This last weekend, two top Democrats in the U.S. Senate said they will introduce a resolution to start withdrawing troops from Iraq. Sens. Carl Levin and Joseph Biden both appeared on ABC's "This Week," saying the recent Democratic victory is an obvious sign the American people want to withdraw our troops from Iraq.
Their proposed resolution signifies the unbending opposition to the war many people have expressed ever since the early days of the war, the moment the insurgency began to fight back. Democratic leaders such as John Kerry and John Edwards reversed their position on a war they voted for in 2002, blaming their congressional decisions on flawed intelligence while ignoring the fact Saddam Hussein was still in violation of the U.N. cease-fire agreement established after the invasion of Kuwait.
Last November, in a column in The Washington Post that began, "I was wrong," Mr. Edwards wrote: "We have to give our troops a way to end their mission honorably. That means leaving behind a success, not a failure. What is success? I don't think it is Iraq as a Jeffersonian democracy. I think it is an Iraq that is relatively stable, largely self-sufficient, comparatively open and free, and in control of its own destiny."

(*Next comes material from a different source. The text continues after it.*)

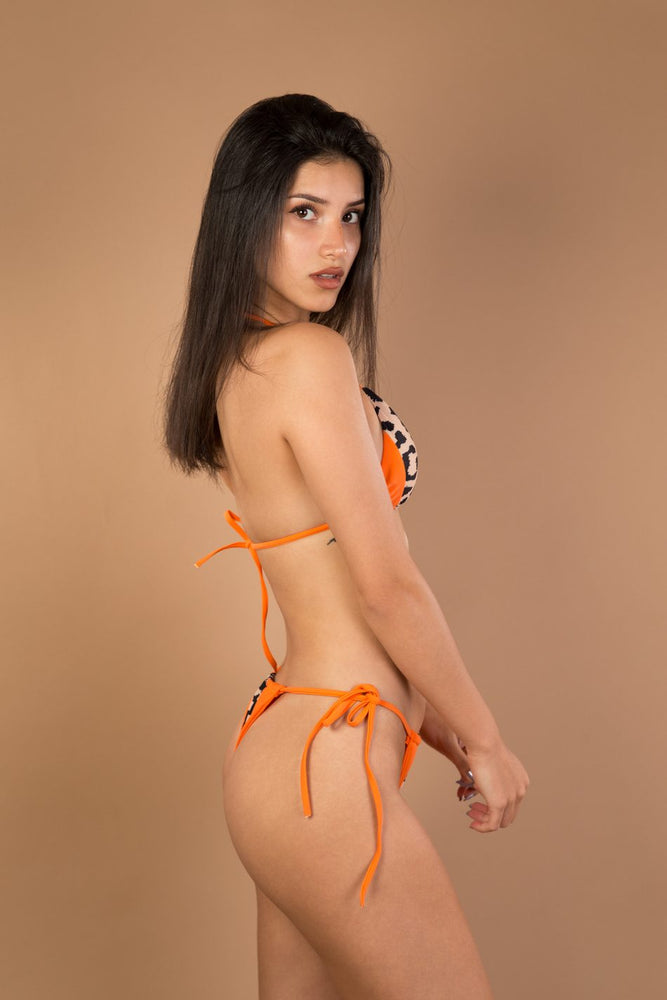 Orange patchwork zebra triangle bikini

Those of us who support the liberation effort do not believe it is that simple. We believe success is not abandoning Iraq to the hands of a merciless insurgency vigorously fighting to rule with the iron hand that "President" Saddam Hussein once did. We believe it would be a disastrous failure for American foreign policy to leave Iraq powerless to defend itself against a hawkish Iran that may try to invade and seize control of her oil wells. And, unlike Mr. Edwards, our definition of success is nothing short of a flourishing Iraqi democracy where all citizens can live without fear.